Connected TV (CTV) ad fraud driven by bots rose by 69% in 2022 compared to the previous year.
That is according to a new report from digital media measurement, data and analytics platform DoubleVerify (DV), which also revealed it identified three times as many CTV ad fraud schemes and their variants as they did in 2020.
DoubleVerify believes the risk of ad fraud to unprotected advertisers is significant. Attempting to quantify the fraud rates protected and unprotected advertisers face, DoubleVerify found that campaigns from the former group experienced a fraud rate of 11.2% while the latter experienced a rate of 0.6%, a difference of nearly 18x.
“When verification is turned off or not applied, an advertiser becomes vulnerable to the swings in quality caused by unpredictable news cycles and increasingly sophisticated fraud schemes,” says Collette Spagnolo, Vice President of Marketing Analytics at DoubleVerify.
“Moreover, always-on protection helps the industry maintain a common and consistent gauge of media quality everywhere, as verification techniques evolve to encompass emerging channels for content consumption. Having coverage, protection and insight into all channels is critical.”
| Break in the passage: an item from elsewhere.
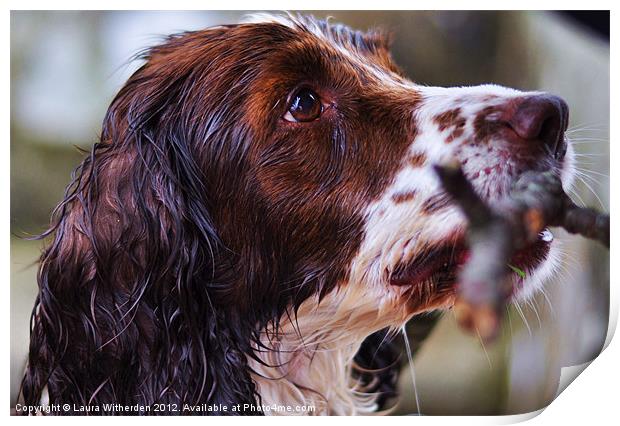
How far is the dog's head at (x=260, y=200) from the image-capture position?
1.60m

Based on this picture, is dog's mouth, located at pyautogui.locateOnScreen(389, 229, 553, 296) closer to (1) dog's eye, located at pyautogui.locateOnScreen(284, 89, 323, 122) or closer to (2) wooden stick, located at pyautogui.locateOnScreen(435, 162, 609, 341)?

The company says the rise in bot-fraud comes as investments in CTV continue to grow. According to the report, connected TV consumption and quality verification rose by 252% in the UK year-over-year.
Independent ad fraud researcher Dr. Augustine Fou has previously cast doubt on the accuracy of reporting done by legacy ad fraud detection companies. Last month, he told The Media Leader that current fraud detection technology “cannot reliably detect that CTV ads ran at all, let alone ran on an actual TV.”